Passage provided =>
For example, 15-year-old Alvaro Conrado, who was shot in the neck by a sniper while protesting, was denied access to the nearby Cruz Azul public hospital in Managua, the capital. Alvaro was taken to Hospital Bautista, where he died hours later. According to medical staff at Bautista, Alvaro would have survived [6] if medical personnel at Cruz Azul had attended to him.

Why would a public hospital refuse to administer to injured people? Because the Nicaraguan Health Ministry is controlled by Ortega and Murillo. During the protests, medical staff were threatened with dismissal if they helped protesters. The Health Ministry fired about 135 doctors, nurses and other medical  [7]personnel. The majority of them left the country due to constant persecution from government authorities. Now, two years later, Ortega and Murillo, along with the Health Ministry, continue to inflict human rights abuses on the population by minimising the danger of the pandemic.

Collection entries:
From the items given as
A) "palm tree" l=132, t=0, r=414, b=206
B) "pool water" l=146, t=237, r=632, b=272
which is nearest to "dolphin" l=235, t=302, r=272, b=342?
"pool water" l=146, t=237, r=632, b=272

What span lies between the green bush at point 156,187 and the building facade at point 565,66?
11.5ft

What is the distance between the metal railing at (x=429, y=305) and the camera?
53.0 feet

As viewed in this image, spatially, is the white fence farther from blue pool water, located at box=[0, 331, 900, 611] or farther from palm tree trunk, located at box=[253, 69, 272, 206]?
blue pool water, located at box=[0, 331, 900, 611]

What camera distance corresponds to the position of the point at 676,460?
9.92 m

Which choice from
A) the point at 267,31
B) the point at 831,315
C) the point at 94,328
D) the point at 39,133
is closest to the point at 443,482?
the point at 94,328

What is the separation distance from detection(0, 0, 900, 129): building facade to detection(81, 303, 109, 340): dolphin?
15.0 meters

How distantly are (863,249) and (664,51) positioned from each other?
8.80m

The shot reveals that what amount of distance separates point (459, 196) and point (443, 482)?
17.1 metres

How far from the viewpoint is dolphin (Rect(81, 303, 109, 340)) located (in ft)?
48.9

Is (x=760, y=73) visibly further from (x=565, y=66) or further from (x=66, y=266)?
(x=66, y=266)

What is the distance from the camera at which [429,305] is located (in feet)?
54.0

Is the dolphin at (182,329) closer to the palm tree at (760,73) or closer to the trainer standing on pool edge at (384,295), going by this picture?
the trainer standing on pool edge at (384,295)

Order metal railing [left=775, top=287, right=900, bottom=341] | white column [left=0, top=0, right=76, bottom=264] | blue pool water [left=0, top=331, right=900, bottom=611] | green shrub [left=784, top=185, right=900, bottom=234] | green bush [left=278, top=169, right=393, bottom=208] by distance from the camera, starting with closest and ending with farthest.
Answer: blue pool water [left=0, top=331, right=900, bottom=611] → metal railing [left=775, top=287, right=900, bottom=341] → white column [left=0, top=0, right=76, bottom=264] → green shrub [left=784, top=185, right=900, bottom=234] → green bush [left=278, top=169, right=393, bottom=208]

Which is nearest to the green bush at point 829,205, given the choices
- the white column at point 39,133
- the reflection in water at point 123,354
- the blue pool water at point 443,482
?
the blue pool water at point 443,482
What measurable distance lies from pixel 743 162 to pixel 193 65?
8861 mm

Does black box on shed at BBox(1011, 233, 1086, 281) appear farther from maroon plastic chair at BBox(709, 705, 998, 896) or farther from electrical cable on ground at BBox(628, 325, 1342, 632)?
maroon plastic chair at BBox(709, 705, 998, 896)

--

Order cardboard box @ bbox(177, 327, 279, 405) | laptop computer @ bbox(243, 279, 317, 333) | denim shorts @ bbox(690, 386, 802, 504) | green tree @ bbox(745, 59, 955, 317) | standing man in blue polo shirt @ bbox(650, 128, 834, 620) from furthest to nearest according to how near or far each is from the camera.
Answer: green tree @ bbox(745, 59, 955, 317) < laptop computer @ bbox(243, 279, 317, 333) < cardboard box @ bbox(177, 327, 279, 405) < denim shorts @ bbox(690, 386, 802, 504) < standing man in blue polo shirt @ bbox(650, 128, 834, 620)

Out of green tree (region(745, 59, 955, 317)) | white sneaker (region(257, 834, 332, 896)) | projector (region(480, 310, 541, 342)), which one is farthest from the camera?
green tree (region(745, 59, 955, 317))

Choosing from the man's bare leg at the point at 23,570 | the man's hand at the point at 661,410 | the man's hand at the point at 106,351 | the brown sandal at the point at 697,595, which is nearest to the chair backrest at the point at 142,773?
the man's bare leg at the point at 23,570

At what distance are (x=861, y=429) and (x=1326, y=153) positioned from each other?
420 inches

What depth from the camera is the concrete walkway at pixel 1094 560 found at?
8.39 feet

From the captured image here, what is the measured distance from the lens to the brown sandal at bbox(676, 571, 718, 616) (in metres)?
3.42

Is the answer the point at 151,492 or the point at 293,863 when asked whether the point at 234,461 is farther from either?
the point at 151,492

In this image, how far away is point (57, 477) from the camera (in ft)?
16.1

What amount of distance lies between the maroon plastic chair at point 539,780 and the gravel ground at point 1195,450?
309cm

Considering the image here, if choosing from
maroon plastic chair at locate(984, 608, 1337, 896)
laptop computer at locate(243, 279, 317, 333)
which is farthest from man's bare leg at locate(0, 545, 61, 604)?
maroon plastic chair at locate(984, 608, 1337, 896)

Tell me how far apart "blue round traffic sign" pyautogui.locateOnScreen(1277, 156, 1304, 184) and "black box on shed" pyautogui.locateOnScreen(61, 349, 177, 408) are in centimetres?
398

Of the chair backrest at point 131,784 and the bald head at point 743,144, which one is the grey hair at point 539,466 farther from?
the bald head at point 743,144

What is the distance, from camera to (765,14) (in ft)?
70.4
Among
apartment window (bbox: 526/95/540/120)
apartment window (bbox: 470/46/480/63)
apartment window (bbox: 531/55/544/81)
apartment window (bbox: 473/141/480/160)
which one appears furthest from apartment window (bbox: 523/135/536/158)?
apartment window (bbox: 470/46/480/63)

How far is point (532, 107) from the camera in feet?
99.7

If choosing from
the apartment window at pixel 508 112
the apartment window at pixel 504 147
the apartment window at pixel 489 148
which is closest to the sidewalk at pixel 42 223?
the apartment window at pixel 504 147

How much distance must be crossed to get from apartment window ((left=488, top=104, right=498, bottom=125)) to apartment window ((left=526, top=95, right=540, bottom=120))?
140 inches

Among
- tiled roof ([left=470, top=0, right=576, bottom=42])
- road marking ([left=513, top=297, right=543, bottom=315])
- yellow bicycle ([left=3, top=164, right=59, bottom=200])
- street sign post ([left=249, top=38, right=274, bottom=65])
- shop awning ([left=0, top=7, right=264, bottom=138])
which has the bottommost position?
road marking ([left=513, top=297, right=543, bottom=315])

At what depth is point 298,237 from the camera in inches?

* * *

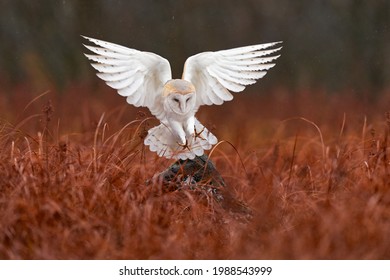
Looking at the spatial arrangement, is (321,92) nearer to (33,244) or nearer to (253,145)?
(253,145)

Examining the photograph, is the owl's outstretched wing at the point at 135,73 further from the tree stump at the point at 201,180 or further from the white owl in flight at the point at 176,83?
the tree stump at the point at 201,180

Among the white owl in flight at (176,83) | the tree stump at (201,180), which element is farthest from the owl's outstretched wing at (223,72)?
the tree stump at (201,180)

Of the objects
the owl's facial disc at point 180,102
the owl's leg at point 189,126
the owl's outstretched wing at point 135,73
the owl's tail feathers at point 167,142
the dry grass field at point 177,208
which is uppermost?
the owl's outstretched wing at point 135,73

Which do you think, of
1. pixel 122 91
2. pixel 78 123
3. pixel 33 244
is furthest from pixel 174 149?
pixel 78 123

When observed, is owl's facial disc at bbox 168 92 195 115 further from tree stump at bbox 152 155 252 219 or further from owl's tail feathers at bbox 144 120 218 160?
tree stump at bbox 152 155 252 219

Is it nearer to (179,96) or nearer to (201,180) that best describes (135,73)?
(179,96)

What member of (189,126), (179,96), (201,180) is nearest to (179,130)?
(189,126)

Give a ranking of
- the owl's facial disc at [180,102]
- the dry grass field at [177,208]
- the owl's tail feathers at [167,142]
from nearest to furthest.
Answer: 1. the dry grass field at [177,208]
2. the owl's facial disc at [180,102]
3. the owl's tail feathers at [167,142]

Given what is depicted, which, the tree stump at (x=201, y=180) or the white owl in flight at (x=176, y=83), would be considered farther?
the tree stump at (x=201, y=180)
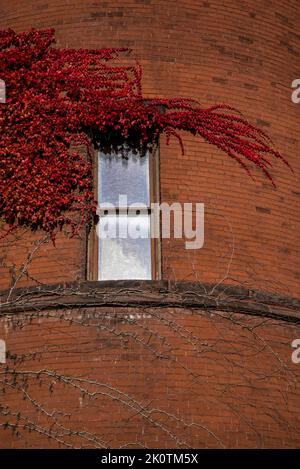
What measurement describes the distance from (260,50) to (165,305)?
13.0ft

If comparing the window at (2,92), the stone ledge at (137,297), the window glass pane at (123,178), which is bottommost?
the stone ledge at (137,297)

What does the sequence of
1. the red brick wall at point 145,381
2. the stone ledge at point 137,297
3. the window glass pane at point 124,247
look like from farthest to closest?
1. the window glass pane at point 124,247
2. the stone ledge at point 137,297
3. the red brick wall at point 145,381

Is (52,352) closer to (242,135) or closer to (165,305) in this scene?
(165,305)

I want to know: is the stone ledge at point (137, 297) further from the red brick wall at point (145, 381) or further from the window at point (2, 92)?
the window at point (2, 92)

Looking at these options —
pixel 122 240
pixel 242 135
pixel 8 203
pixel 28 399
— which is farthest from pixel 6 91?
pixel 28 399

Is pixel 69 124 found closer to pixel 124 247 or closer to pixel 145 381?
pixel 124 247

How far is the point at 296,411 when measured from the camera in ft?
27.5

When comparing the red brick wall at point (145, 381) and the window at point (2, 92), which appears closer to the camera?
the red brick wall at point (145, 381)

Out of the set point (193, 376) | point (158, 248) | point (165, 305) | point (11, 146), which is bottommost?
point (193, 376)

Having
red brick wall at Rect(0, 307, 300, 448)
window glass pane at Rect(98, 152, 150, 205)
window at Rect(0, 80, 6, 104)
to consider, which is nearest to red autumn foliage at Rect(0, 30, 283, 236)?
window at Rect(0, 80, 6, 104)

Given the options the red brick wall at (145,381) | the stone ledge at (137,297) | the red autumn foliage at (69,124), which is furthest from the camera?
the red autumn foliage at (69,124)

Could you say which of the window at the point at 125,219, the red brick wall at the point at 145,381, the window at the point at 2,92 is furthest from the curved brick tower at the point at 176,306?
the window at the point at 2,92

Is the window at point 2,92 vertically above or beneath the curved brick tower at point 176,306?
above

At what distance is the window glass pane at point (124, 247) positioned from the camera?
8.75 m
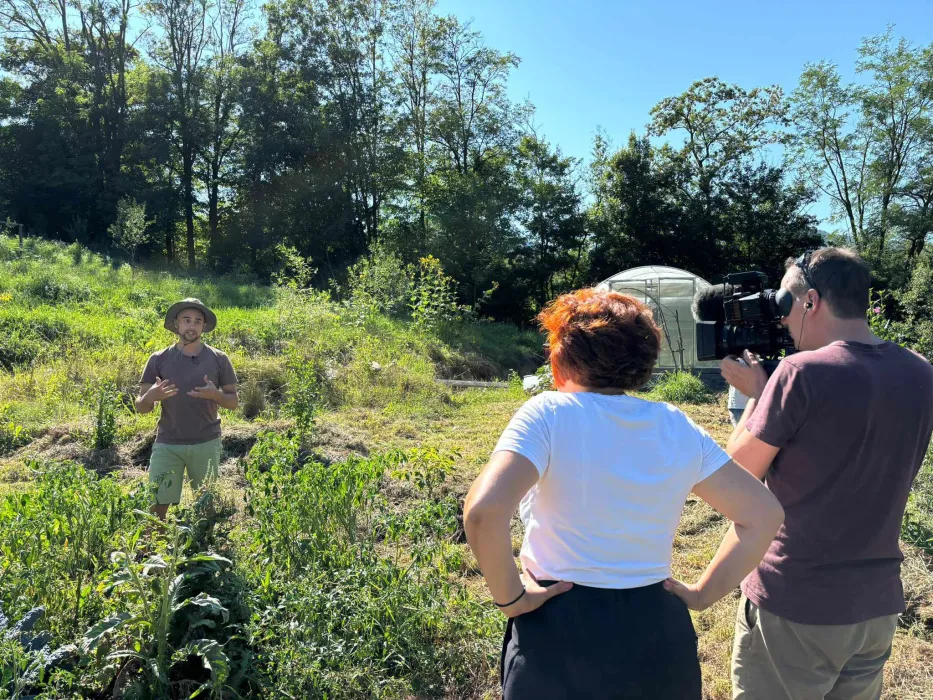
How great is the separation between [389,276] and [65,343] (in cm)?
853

Things to do =>
a – Name every person mentioned in the Nicaragua passage.
b – Answer from the Nicaragua passage:
(i) How old was Alvaro Conrado?
(ii) To which hospital was Alvaro taken?
(iii) About how many doctors, nurses and other medical personnel did the Health Ministry fire?
c – Please write out the stretch of the Nicaragua passage from "For example, 15-year-old" through "attended to him.", substituting "gunman" for "sniper".
Rely only on the Nicaragua passage for everything here.

Answers provided =>
a – Alvaro Conrado, Ortega, Murillo

b –
(i) 15 years old
(ii) Hospital Bautista
(iii) About 135

c –
For example, 15-year-old Alvaro Conrado, who was shot in the neck by a gunman while protesting, was denied access to the nearby Cruz Azul public hospital in Managua, the capital. Alvaro was taken to Hospital Bautista, where he died hours later. According to medical staff at Bautista, Alvaro would have survived [6] if medical personnel at Cruz Azul had attended to him.